第1磁気スケール71および第2磁気スケール72は、それぞれ、ベルト74の表面に露出してもよいし、ベルト74の裏側の面に露出してもよく、ベルト74に埋設されてもよい。図2に示す例では、第1磁気スケール71と第2磁気スケール72の両方が、ベルト74を結合した搬送ベルト70の表面70aに露出する。
印刷装置100は、後述するように、搬送ベルト70の第1磁気スケール71を読み取る読取ヘッド81、および、第2磁気スケール72を読み取る読取ヘッド82を備える。読取ヘッド81、82は、磁気を検出して、後述する検出信号DSを出力する。読取ヘッド81は第1読取部の一例に対応し、読取ヘッド82は第2読取部の一例に対応する。
搬送ベルト70がベルト駆動ローラー25の回転に伴って移動する際に、磁性体71aと磁性体71bとの境界において、読取ヘッド81が検出する磁極が反転し、検出信号DSが変動する。制御装置1は、読取ヘッド81の検出信号DSに基づき、磁極の反転をカウントすることで、搬送ベルト70の移動量を求めることができる。同様に、制御装置1は、読取ヘッド82の検出信号DSに基づき、搬送ベルト70の移動量を求めることができる。以下では、搬送ベルト70の移動量を、搬送量と呼ぶ。
読取ヘッド81、82は、表面70aにおいて第1磁気スケール71、および第2磁気スケール72をそれぞれ読み取るので、図1に示すように、搬送ベルト70の上方に配置されている。Z軸方向において、読取ヘッド81、82は表面70aに近い位置にあることが好ましい。読取ヘッド81、82は、粘着層29に接触しないように、表面70aから離隔していることが好ましいが、第1磁気スケール71および第2磁気スケール72が印刷媒体95に重なる位置にある場合、読取ヘッド81、82は印刷媒体95に接触してもよい。

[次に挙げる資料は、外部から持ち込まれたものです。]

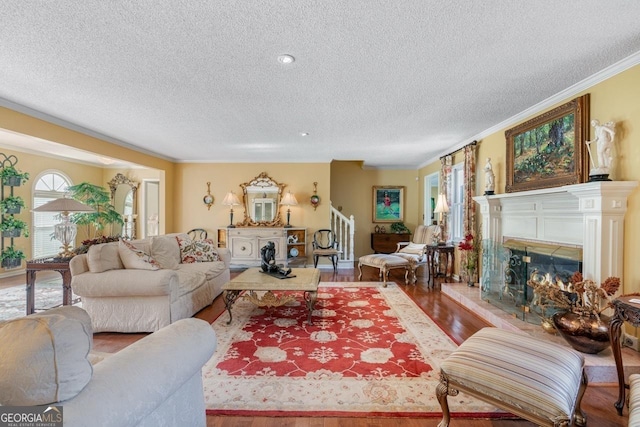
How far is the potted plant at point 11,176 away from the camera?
5051mm

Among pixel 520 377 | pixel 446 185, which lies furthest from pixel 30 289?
pixel 446 185

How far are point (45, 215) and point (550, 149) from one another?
29.1 feet

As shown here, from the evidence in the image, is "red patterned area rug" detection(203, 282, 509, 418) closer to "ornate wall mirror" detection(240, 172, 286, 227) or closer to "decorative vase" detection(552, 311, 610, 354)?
"decorative vase" detection(552, 311, 610, 354)

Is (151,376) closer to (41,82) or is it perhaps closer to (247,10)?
(247,10)

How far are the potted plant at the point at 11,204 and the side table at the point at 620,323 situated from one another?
815 centimetres

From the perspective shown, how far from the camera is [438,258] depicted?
205 inches

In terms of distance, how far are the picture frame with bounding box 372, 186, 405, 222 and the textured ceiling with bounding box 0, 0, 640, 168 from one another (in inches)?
144

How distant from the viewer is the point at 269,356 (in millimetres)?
2447

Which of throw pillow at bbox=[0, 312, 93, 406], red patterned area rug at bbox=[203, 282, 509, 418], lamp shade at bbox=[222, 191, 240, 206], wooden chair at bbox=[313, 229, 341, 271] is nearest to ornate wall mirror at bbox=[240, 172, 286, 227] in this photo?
lamp shade at bbox=[222, 191, 240, 206]

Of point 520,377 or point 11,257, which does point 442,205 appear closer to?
point 520,377

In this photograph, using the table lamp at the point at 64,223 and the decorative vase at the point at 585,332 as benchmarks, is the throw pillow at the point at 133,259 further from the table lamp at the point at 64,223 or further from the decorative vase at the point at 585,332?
the decorative vase at the point at 585,332

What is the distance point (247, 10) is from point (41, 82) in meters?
2.37

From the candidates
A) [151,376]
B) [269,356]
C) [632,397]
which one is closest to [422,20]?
[632,397]

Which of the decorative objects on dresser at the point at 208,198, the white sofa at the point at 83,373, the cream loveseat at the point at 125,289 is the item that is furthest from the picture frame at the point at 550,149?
the decorative objects on dresser at the point at 208,198
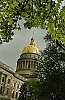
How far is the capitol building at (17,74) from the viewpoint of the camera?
1965 inches

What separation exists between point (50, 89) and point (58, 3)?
17539mm

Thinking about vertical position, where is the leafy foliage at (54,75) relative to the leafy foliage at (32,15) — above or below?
above

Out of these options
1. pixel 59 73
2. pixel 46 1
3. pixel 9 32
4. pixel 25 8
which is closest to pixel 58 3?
pixel 46 1

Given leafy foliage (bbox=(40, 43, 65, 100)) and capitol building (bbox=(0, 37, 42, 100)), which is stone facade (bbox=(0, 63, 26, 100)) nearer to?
capitol building (bbox=(0, 37, 42, 100))

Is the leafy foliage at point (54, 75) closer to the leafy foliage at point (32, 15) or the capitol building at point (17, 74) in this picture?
the capitol building at point (17, 74)

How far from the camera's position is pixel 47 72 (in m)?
23.5

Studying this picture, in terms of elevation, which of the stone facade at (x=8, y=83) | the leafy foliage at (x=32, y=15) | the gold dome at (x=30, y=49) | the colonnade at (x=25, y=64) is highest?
the gold dome at (x=30, y=49)

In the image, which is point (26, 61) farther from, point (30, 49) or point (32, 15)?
point (32, 15)

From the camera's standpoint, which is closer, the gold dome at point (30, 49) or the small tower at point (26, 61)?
the small tower at point (26, 61)

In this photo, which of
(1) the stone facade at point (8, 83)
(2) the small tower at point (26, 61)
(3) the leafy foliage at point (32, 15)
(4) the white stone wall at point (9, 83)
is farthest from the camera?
(2) the small tower at point (26, 61)

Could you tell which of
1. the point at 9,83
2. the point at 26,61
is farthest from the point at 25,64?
the point at 9,83

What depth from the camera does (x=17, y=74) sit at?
188ft

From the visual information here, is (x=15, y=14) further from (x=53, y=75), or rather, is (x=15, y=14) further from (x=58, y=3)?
(x=53, y=75)

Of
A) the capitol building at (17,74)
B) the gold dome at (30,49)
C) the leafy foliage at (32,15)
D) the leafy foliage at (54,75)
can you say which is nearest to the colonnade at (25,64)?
the capitol building at (17,74)
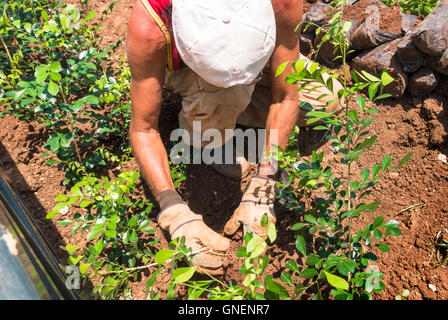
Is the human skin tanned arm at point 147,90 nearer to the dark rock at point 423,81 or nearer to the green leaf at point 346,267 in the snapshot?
the green leaf at point 346,267

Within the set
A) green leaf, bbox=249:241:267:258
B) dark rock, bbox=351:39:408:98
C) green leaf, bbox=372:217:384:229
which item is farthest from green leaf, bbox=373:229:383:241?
dark rock, bbox=351:39:408:98

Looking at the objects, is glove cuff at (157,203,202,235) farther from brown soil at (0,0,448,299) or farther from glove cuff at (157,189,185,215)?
brown soil at (0,0,448,299)

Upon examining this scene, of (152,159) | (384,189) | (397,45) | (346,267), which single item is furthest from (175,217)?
(397,45)

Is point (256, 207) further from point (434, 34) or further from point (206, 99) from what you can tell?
point (434, 34)

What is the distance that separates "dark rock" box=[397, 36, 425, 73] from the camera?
243 centimetres

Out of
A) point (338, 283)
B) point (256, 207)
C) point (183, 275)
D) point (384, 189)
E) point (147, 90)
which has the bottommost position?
point (384, 189)

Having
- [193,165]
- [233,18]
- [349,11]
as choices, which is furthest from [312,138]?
[233,18]

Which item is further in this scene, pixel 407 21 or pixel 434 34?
pixel 407 21

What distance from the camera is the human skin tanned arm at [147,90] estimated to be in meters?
1.70

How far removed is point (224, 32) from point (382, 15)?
197cm

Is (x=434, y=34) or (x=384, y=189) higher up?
(x=434, y=34)

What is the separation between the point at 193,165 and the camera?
2488mm

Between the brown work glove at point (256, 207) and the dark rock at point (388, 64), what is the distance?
128 centimetres

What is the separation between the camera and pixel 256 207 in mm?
1977
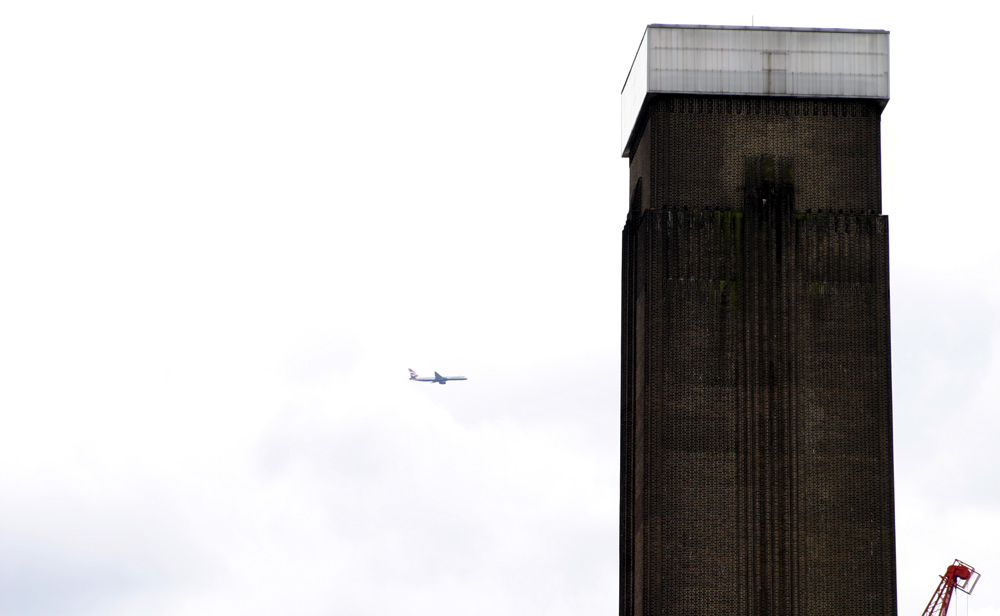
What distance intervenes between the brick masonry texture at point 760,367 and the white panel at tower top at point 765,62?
2.92ft

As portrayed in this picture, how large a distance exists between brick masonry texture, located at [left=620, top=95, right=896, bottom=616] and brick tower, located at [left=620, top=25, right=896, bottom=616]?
8 cm

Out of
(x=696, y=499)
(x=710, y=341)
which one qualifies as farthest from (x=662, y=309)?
(x=696, y=499)

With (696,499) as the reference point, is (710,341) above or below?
above

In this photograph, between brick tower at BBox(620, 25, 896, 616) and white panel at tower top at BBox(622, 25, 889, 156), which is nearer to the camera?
brick tower at BBox(620, 25, 896, 616)

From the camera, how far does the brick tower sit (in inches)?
4003

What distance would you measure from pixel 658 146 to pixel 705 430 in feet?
51.7

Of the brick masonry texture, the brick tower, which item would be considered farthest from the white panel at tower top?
the brick masonry texture

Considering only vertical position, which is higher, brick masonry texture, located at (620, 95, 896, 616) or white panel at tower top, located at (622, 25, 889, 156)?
white panel at tower top, located at (622, 25, 889, 156)

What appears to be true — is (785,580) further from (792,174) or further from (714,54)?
(714,54)

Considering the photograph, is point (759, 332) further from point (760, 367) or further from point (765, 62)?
point (765, 62)

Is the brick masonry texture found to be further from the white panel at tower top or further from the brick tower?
the white panel at tower top

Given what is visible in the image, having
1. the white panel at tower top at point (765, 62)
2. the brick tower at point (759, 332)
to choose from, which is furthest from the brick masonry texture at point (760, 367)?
the white panel at tower top at point (765, 62)

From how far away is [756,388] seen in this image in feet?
341

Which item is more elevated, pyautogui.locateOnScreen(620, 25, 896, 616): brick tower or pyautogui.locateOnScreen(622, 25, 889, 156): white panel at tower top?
pyautogui.locateOnScreen(622, 25, 889, 156): white panel at tower top
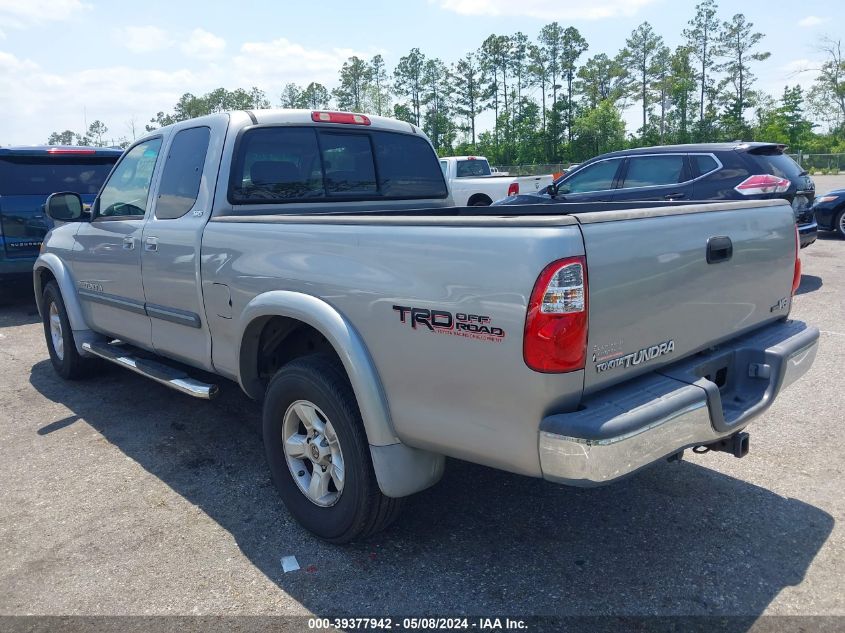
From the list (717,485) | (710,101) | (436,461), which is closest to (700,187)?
(717,485)

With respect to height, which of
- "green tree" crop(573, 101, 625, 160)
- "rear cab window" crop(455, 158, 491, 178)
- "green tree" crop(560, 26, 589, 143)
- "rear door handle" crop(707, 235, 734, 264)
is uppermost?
"green tree" crop(560, 26, 589, 143)

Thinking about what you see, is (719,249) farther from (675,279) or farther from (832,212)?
(832,212)

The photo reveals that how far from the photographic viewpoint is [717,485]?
3.60 m

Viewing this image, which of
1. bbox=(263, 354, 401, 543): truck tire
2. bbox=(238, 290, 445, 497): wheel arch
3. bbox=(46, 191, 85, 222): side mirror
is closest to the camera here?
bbox=(238, 290, 445, 497): wheel arch

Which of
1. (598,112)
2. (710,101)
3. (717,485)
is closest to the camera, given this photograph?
(717,485)

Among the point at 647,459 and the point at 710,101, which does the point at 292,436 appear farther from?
the point at 710,101

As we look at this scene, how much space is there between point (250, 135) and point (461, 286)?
7.07ft

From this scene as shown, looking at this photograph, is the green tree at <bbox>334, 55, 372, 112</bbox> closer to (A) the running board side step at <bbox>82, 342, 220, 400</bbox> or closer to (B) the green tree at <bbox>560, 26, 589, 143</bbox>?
(B) the green tree at <bbox>560, 26, 589, 143</bbox>

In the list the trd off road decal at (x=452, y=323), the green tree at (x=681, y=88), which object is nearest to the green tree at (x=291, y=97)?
the green tree at (x=681, y=88)

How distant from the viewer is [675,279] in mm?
2568

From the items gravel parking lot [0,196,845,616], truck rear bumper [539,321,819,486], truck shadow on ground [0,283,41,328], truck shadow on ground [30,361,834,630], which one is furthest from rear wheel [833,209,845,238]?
truck shadow on ground [0,283,41,328]

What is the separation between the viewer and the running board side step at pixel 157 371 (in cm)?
380

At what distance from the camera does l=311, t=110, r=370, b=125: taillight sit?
4.24 meters

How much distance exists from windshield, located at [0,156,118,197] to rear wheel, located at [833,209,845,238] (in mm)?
12446
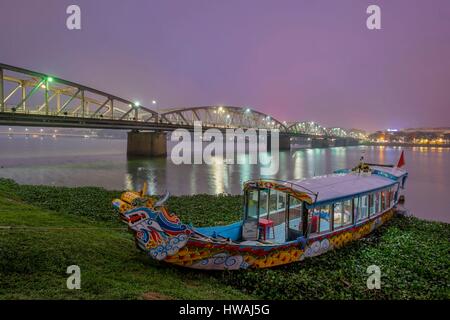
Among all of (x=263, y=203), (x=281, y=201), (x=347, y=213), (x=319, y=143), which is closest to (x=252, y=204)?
(x=263, y=203)

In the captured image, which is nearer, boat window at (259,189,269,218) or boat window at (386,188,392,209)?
boat window at (259,189,269,218)

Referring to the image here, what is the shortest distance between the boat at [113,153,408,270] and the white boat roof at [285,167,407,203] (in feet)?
0.14

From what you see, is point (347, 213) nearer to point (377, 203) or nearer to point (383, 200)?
point (377, 203)

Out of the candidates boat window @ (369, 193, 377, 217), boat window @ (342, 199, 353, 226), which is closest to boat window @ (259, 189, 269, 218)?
boat window @ (342, 199, 353, 226)

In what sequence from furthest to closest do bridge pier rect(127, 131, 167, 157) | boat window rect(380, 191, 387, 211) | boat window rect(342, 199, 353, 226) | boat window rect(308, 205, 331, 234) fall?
bridge pier rect(127, 131, 167, 157) → boat window rect(380, 191, 387, 211) → boat window rect(342, 199, 353, 226) → boat window rect(308, 205, 331, 234)

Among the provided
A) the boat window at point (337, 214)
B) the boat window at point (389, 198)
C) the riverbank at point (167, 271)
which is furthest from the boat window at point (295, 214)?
the boat window at point (389, 198)

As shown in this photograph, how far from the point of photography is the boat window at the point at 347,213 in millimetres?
12220

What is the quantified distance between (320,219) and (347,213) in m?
1.75

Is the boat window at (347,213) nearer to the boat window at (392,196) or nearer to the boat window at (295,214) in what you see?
the boat window at (295,214)

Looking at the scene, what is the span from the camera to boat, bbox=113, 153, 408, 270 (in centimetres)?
873

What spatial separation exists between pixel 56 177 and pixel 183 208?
2683 centimetres

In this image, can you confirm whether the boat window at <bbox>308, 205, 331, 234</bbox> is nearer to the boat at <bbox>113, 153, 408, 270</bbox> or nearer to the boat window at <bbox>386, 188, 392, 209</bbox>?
the boat at <bbox>113, 153, 408, 270</bbox>

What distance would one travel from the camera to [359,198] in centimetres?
1280

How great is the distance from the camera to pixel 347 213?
12.4 meters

第1磁気スケール71における磁性体71aと磁性体71bの長さ、すなわち、読取ヘッド81が読み取る磁気が反転する長さの単位を、ピッチと呼ぶ。第1磁気スケール71および第2磁気スケール72のピッチは、読取ヘッド81、82の出力信号に基づいて制御装置1が搬送量を算出する処理の基準となる。搬送ベルト70では、第1磁気スケール71のピッチと第2磁気スケール72のピッチが同一、または、同一と見なせる範囲内であることが好ましい。
図3は、印刷装置100にセットされた搬送ベルト70の要部平面図であり、搬送ベルト70における第1磁気スケール71および第2磁気スケール72と、読取ヘッド81、82との相対位置を示している。
読取ヘッド81および読取ヘッド82は第2方向D2において並べて配置されている。詳細には、読取ヘッド81が第1磁気スケール71の磁気を検出する位置と、読取ヘッド82が第2磁気スケール72の磁気を検出する位置は、いずれも搬送方向Fにおいて同じ位置である。この位置を検出位置P3とする。検出位置P3は、読取位置と呼ぶこともできる。ここで、読取ヘッド81、82の検出位置は完全に一致している必要はなく、許容される範囲で近接していれば、搬送方向Fにおいてずれた位置であってもよい。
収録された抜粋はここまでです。